CONSIGNE ÉCRITE 1: Recopiez fidèlement le passage du texte sur la Rosa Mystica qui commence par les mots contenant « À ce moment » et se termine par « par ces mots. ».

TEXTE FOURNI:
A la 7e Apparition à Pierina Gilli, le 8 décembre 1947, dans le silence, la Madone aurait descendue un grand escalier blanc orné de roses blanches, rouges et dorées. Elle aurait sourit et dit : « Je suis l'Immaculée Conception ». « Je suis Marie de la grâce, c'est-à-dire la pleine de grâces, Mère de mon divin Fils Jésus-Christ ». « Par ma venue ici, à Montichiari, je souhaite être invoquée et vénérée sous le nom de « Rosa Mystica »... « Je souhaite que chaque année, le 8 décembre, à l'heure de midi, on célèbre l'Heure de Grâce pour le monde entier ».
« Par cet exercice, on obtiendra de nombreuses grâces spirituelles et corporelles. Notre-Seigneur, mon divin Fils Jésus accordera sa très grande miséricorde pour autant que les bons continueront à prier pour les pauvres pécheurs. Celui qui ne peut pas se rendre à l'église doit prier chez lui à l'heure de midi (jusqu’à 13h) et il recevra alors mes grâces ».
À ce moment la Mère de Dieu aurait montré à Pierina Gilli son Cœur et dit : « Vois ce Cœur qui aime tant les hommes, tandis que le plus grand nombre l'accable d'outrages ! Lorsque les bons et les méchants s'uniront dans une prière unanime, ils obtiendront de ce Cœur miséricorde et paix. Présentement les bons ont obtenu par moi la miséricorde du Seigneur . Celle-ci a arrêté un grand châtiment. Sous peu, on reconnaîtra la grandeur de cette Heure de grâce. J'ai déjà préparé une surabondance de grâces pour les enfants qui écoutent ma voix et qui prennent à cœur mes souhaits». La vision aurait pris fin par ces mots.
Symbole théologique : la rose sans épines
« Avant que l'Homme ne chute, la Rose était née, sans l'Épine » (saint Ambroise, Noble Numbers). Cette phrase résume toute la théologie catholique d'un Vierge conçue par Dieu avant toute la création pour être la Mère Immaculée du Verbe.
Saint Bonaventure l'appelle ainsi, « Rose pure, rose d'innocence, rose nouvelle et sans épine, rose épanouie et féconde, rose devenue pour nous un bienfait de Dieu, vous avez été établie Reine des cieux ; il n'est personne qui puisse jamais vous être comparé; vous êtes le salut du coupable, vous êtes le soutien de toutes nos entreprises »
O Maria
Rosa decens, rosa munda,
Rosa recens sine spina,
Rosa florens et decora,
Dives divina gratiaMarie née sans la tache originelle, première rachetée entre toutes les créatures : L'épithète Rose mystique est une louange à la Vierge, mais Rose sans épines a un sens théologique : cette épithète est à l'origine du dogme de l'Immaculée Conception : cela a le même sens. Marie à Lourdes se présentant ainsi Que soy Immaculada conceptiou, Je suis l'Immaculée Conception, elle fait jaillir une source, elle sera donc la rose mystérieuse, plantée au bord d'un cours d'eau du Siracide dans la Bible, rose sans épines, rosa sine spina, c'est-à-dire née im-maculée, sans la tache originelle…
En effet saint Basile nous apprend qu'avant le péché originel, la rose était sans épines, les épines ont été rajoutées « ensuite » pour rappeler que la douleur est proche du bien-être et sans doute pour la terre que désormais l'homme devra cultiver[8] ! Saint Bernard au XIe siècle remarque que Nazareth signifie "Fleur" en hébreu (c'est une des étymologies possibles de ce mot) : S'il faut prier Marie, c'est qu'elle restaure l'homme ou la femme déchus par le péché originel : la couronne de roses remplace la couronne d'épines du Christ, qu'Adam et Ève avaient tressée : elle est « comblée de grâces » . Comment ne pas citer ce sermon qui explique le sens de la rose sans épines ?

DONNÉES EXTRAITES:

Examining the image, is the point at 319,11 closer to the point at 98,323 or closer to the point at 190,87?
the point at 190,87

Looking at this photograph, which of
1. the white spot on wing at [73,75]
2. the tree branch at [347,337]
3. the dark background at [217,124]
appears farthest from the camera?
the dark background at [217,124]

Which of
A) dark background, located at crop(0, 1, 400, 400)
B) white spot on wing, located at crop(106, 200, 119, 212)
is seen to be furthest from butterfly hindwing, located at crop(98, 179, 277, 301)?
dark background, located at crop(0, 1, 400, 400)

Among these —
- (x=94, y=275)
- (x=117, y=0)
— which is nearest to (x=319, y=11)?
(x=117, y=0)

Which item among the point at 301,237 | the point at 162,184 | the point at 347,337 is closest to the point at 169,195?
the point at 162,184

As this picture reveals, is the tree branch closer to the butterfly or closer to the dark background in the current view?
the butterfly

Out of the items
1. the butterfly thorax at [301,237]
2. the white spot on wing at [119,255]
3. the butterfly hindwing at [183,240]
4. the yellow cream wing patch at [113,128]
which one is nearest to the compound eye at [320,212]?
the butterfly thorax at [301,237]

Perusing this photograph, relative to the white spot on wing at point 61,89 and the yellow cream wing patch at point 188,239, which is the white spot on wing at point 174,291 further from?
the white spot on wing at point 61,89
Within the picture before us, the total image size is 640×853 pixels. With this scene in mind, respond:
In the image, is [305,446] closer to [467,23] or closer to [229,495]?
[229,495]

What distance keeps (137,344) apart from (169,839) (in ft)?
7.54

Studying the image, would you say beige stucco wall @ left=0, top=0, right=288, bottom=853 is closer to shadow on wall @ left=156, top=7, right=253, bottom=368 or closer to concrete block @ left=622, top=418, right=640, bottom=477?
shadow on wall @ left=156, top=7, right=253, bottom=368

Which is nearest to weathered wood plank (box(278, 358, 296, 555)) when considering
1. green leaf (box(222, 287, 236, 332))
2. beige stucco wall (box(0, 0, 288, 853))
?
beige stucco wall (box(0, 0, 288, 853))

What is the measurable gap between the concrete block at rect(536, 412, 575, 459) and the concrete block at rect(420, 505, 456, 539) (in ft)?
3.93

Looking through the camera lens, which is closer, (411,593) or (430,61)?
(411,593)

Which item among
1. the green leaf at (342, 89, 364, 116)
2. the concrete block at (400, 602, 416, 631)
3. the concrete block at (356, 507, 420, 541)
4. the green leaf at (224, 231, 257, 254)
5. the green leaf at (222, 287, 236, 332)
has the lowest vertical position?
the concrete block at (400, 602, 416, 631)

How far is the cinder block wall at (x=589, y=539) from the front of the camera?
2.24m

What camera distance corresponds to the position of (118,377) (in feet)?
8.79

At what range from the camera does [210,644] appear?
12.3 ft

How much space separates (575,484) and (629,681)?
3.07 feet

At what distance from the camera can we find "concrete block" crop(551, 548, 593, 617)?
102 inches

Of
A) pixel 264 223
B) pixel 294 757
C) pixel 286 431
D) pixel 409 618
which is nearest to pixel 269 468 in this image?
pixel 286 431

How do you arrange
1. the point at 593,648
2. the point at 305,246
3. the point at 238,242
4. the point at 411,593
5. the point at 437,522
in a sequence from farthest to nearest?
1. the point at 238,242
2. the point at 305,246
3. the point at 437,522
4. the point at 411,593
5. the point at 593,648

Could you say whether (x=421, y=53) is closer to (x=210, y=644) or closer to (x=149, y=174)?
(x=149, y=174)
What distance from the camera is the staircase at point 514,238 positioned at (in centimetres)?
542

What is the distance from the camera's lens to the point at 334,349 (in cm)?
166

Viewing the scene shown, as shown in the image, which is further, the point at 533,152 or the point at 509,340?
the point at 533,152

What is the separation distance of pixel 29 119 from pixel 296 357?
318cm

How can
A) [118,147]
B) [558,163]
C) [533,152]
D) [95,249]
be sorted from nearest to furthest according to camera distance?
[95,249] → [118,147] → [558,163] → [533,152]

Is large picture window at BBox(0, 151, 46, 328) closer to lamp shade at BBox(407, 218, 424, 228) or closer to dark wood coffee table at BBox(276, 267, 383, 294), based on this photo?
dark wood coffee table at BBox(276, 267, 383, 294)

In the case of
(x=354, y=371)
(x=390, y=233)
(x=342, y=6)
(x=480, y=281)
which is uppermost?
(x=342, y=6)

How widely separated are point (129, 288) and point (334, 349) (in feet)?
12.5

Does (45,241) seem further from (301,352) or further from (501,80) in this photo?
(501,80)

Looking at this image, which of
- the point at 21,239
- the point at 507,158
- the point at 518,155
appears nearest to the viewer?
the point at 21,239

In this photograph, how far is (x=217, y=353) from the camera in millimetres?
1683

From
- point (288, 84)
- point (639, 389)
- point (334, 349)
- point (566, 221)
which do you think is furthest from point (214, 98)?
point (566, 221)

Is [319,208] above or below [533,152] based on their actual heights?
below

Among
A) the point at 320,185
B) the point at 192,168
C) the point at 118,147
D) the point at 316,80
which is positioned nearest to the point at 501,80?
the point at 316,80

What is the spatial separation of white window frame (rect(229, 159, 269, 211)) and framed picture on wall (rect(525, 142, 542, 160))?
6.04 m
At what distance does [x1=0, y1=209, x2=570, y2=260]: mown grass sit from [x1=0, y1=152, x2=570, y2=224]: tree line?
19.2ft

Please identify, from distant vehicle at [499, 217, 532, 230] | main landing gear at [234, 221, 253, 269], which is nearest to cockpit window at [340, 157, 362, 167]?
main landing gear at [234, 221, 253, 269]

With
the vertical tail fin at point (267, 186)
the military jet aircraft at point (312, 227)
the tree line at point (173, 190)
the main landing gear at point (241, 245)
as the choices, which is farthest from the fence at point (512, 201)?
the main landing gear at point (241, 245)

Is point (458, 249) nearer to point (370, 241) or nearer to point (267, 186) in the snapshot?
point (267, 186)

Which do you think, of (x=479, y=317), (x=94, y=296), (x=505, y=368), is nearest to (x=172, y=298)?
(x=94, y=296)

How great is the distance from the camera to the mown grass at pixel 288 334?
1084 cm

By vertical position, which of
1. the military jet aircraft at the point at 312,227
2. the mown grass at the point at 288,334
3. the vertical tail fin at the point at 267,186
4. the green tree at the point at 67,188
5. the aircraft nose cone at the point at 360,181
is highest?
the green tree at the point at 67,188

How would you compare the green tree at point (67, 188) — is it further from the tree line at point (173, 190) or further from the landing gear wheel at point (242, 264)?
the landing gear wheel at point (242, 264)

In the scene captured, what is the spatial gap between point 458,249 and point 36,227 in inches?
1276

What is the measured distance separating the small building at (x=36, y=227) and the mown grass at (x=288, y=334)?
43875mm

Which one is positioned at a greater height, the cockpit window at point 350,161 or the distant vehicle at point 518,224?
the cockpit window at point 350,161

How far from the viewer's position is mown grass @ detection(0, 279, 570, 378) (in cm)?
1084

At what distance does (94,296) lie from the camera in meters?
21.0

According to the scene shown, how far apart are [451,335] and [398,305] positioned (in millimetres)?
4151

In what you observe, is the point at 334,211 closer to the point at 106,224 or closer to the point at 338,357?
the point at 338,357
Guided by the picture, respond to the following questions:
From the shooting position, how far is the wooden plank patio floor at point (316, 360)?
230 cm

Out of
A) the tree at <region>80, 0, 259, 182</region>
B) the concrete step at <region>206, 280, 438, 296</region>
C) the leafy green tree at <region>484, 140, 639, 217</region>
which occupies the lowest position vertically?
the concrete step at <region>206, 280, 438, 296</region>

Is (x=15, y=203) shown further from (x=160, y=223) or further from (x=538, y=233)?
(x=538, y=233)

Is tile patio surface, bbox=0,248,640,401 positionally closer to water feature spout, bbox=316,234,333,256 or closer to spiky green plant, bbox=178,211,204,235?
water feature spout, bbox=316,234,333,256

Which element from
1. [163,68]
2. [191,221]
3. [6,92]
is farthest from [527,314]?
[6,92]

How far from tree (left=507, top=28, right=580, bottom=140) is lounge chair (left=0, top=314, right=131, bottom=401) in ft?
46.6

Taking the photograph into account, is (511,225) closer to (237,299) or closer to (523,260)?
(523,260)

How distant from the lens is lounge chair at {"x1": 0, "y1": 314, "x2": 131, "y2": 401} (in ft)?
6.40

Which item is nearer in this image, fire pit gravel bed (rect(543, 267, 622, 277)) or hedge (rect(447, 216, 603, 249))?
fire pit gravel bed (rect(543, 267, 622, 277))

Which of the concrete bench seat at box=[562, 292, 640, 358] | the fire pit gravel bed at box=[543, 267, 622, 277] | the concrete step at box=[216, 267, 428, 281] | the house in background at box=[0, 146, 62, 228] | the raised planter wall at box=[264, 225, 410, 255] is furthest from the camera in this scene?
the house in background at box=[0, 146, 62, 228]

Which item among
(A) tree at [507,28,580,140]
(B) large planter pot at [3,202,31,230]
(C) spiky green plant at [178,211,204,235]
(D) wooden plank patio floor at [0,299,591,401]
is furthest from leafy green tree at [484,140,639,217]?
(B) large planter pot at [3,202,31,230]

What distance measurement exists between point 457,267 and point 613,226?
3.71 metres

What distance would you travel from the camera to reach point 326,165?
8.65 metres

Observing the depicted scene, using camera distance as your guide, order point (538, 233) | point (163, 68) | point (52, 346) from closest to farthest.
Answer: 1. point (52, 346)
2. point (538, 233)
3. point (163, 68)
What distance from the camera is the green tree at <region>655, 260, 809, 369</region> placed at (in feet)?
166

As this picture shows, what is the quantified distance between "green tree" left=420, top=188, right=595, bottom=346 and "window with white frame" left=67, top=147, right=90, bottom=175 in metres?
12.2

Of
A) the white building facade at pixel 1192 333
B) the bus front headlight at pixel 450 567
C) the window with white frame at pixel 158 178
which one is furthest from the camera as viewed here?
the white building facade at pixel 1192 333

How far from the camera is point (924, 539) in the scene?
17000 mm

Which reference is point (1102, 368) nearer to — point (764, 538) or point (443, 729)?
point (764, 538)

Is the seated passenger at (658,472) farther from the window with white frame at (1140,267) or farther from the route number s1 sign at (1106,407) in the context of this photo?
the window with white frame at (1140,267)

CONSIGNE ÉCRITE 2: Repérez dans les entrées chaque ligne qui contient la chaîne « separation » et recopiez-la, en respectant la casse.

RÉPONSE À L'EXERCICE 1:
À ce moment la Mère de Dieu aurait montré à Pierina Gilli son Cœur et dit : « Vois ce Cœur qui aime tant les hommes, tandis que le plus grand nombre l'accable d'outrages ! Lorsque les bons et les méchants s'uniront dans une prière unanime, ils obtiendront de ce Cœur miséricorde et paix. Présentement les bons ont obtenu par moi la miséricorde du Seigneur . Celle-ci a arrêté un grand châtiment. Sous peu, on reconnaîtra la grandeur de cette Heure de grâce. J'ai déjà préparé une surabondance de grâces pour les enfants qui écoutent ma voix et qui prennent à cœur mes souhaits». La vision aurait pris fin par ces mots.

RÉPONSE À L'EXERCICE 2:
What is the separation distance of pixel 29 119 from pixel 296 357?
What is the spatial separation of white window frame (rect(229, 159, 269, 211)) and framed picture on wall (rect(525, 142, 542, 160))?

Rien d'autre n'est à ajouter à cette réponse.